研究发现支持了Bwindi大猩猩在能量限制下玩耍的证据,即断奶前的社交玩耍率高于断奶后的社交玩耍率。在哺乳动物中,断奶被认为是一个关键的发育里程碑,与能量获取的巨大变化有关,这将影响玩耍时的能量可用性。具体来说,雄性布温迪大猩猩的玩耍率在大约3.5岁时达到峰值,比断奶的平均年龄早了一年,但哺乳的频率和持续时间可能在断奶前开始下降。断奶后,个体需要在喂养和生长上投入大量资金,这可能会限制它们在玩耍中投入的精力。

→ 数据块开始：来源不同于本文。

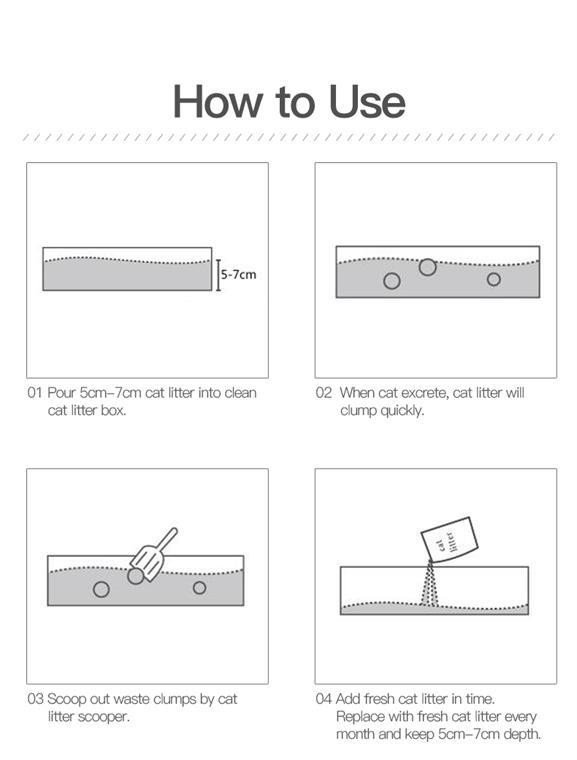 How to Use

5-7cm

01 Pour 5cm–7cm cat litter into clean cat litter box.

02 When cat excrete, cat litter will clump quickly.

03 Scoop out waste clumps by cat litter scooper.

cat litter

04 Add fresh cat litter in time. Replace with fresh cat litter every month and keep 5cm–7cm depth.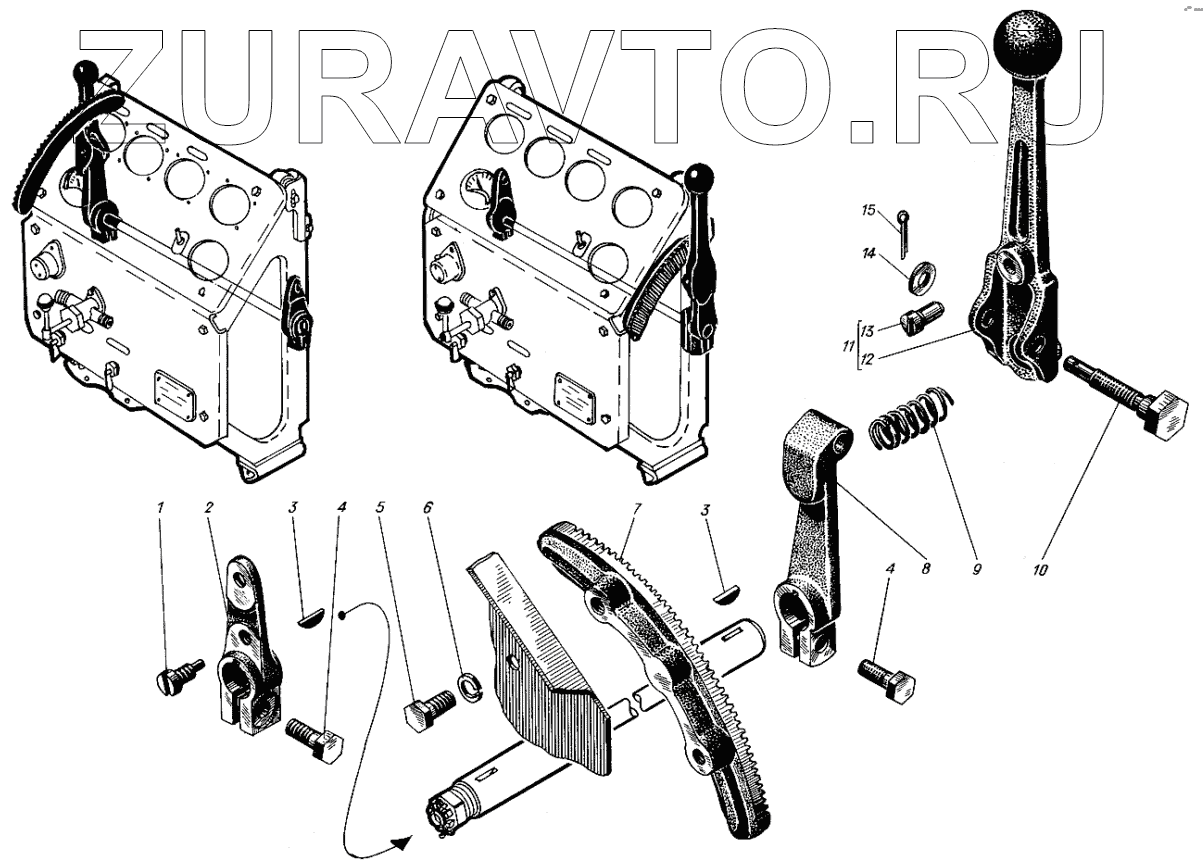 ZURAVTO.RU

15
14
11 13
12
1
2
3
4
5
6
7
3
8
9
10
4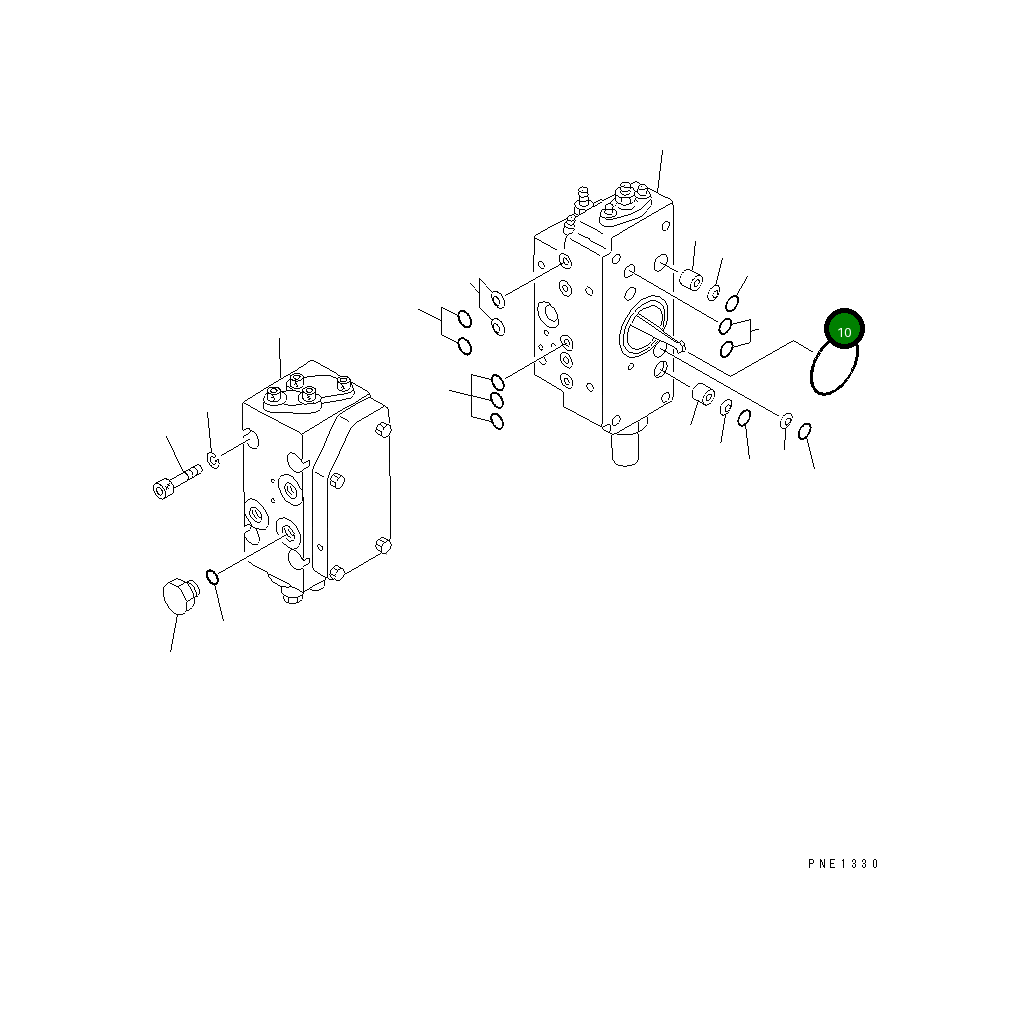 10

PNE1330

总的来说,对野生灵长类动物的纵向研究对于理解社会生态变化与行为变化之间的关系是非常宝贵的,它们对于将行为发展与健康益处联系起来是必要的。作为未成熟灵长类动物社会生活的一部分,玩耍无处不在,这表明它的利大于弊。Bwindi山地大猩猩在玩耍中的性别差异是一个很好的例子,说明玩耍的好处在两性之间可能并不平等,特别是在一个雄性竞争激烈、两性二态性程度很高的物种中。然而,游戏功能的主要假设,即运动训练假设和社会关系假设,并不是相互排斥的,这使得解开游戏的变化如何导致适应性的变化变得具有挑战性,特别是在对野生长寿社会动物的观察性研究中。此外,孤立于其他社会行为(如梳理毛发)来研究游戏可能会限制我们对社会技能和社会关系发展以及融入成人社会网络的理解。研究玩耍与其他因素(如成长)之间的能量权衡,将使我们能够了解灵长类动物发展中哪些功能是优先考虑的。根据不同物种的生物、社会和生态因素来研究游戏的变化,是理解游戏的潜在成本和收益的有效途径,这可能最终影响适应性的变化。